İnsanoğlu enerji ihtiyacını karşılama konusunda iki kaynaktan faydalanmaktadır. Bunlardan ilki, sınırlı olan fosil yakıtlar; ikincisi ise yenilenebilir enerji kaynaklarıdır. Fosil yakıtlar rezervleri kısıtlı ve bir gün tükeneceği kaçınılmaz

(22)

olduğundan alternatif enerji kaynakların bulunması zorunludur. Enerji insanların günlük hayatta her alanda ihtiyaç duyduğu bir gereksinimdir. Bu enerji ihtiyacının çevreye en az zarar verecek şekilde karşılanması en büyük sorunlardan birisidir. Başta ABD olmak üzere sanayileşmiş ülkeler enerji ihtiyaçlarını doğalgaz, petrol gibi fosil yakıtlardan karşılamaktadır. Fosil yakıtlar ucuz olmaları ve tesis kurulum aşamasında çok fazla teknoloji yatırımı gerektirmemesinden dolayı yaygın bir kullanım alanı bulmuştur. Temiz enerji olan yenilenebilir enerji kaynakları geri planda kalmıştır. Ancak yaşanan petrol krizleriyle birlikte ülkeler enerji politikalarına ‘enerji güvenliği’ ve ‘alternatif enerji’ kavramlarını almak zorunda kalmışlardır. Dünyada hızla artan nüfusa bağlı olarak enerji kullanımı da hızla artmakta ve artan enerji kullanımınıda çevre kirliğini arttırmaktadır. Artan fosil yakıt tüketimi ise atmosferde ki karbondioksit oranını yükseltmekte ve küresel ısınmaya neden olmaktadır.
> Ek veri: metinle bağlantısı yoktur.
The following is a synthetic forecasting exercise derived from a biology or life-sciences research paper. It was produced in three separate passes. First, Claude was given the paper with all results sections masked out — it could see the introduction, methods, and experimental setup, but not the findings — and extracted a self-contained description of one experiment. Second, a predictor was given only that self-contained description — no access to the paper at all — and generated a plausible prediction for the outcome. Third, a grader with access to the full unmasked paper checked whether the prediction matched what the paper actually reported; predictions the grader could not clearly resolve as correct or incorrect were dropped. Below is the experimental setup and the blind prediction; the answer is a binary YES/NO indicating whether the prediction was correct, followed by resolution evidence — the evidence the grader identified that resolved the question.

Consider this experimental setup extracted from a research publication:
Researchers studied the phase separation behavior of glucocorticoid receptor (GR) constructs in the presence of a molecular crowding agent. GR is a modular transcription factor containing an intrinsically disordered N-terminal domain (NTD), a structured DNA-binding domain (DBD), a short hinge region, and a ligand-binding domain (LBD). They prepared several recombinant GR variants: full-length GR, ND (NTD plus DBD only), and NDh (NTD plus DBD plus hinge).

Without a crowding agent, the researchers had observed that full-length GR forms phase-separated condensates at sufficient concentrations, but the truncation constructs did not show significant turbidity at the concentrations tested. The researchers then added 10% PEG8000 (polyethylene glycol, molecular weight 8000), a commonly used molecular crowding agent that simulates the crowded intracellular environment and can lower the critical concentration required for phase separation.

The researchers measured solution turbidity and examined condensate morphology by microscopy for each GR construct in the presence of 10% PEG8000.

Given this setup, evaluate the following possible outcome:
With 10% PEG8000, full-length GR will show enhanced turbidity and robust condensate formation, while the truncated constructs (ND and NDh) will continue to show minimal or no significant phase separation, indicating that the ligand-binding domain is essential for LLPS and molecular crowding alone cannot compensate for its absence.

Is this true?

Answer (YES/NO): NO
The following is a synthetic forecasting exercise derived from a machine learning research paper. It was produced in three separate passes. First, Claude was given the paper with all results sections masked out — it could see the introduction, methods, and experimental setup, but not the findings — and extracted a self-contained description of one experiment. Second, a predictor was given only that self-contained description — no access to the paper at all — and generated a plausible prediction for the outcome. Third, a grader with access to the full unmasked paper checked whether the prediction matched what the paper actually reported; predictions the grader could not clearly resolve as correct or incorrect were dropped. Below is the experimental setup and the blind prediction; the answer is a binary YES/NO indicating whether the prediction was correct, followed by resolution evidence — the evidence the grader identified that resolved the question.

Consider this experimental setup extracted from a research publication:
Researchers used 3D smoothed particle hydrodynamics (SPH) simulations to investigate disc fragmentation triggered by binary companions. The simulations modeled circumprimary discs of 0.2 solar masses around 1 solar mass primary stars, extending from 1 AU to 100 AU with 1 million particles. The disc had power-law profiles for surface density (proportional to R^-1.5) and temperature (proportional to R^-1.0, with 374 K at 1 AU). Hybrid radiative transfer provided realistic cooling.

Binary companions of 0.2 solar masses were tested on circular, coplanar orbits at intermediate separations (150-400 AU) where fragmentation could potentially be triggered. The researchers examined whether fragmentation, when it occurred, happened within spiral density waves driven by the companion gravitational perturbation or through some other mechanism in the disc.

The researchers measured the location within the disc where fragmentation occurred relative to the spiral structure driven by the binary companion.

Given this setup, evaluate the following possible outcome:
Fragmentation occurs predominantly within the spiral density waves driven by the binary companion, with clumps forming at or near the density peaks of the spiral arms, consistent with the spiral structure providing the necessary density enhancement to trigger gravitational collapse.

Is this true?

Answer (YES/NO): YES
Dünyada birçok ülkede çevreyi koruma amaçlı yasal düzenleme yapılmıştır. Roma hukukunda bile insanların beraber yaşadığı çevreye zarar vermemesi hususunda hükümler vardır. İnsan etkenli nedenlerden dolayı kimyasal atıklar havayı, suyu, toprağı kirletmektedir. Üretim esnasında ya da kaza sonucu ortaya çıkan elektromanyetik veya radyasyon da insan sağlığını doğrudan etkilemektedir. Sürdürülebilir bir ekonomi için ülkeler yasal düzenlemeler yapmaktadırlar. Uluslararası anlatlaşmalarda denizlerin, okyanusların, havanın kirlenmesi; radyoaktif sızıntılar gibi konularda hükümler getirilebilmektedir. Ekonomide üreticiler de tüketiciler de çevre için gerekli olan amaçları değil, kendi çıkarlarını ve maliyetlerini minimuma indirmeyi amaçlamaktadırlar. Bu yüzden devlet çevreyi koruma adına yasalar koyar ve yaptırım uygular. 1970 yılında ABD de çıkarılan “Temiz Hava Kanunu” ile çevre konusunda giderlere öncelik verilmesini yasaklamış ve çevreyi korumak amacıyla yatırımların arttırılmasını desteklemiştir. 1982’de ise ABD Reagon hükümeti bir yarar-gider analizi yayınlamış ve bunun neticesinde çevreye olan yararlı yatırımların giderlerden fazla olmadıkça tesis kurulumuna izin verilmeyecektir. Ayrıca fosil yakıtların yakılmasıyla ortaya çıkan kükürt (SO2) gazının ayrıştırılması oldukça yüksek teknoloji ve maliyet gerektirmektedir. Bunun

(23)

için hükümetler vergi indirimi ve finansal desteklerle tesislerin kurulumunu teşvik etmelidir (Yücel, 1994: 778-779).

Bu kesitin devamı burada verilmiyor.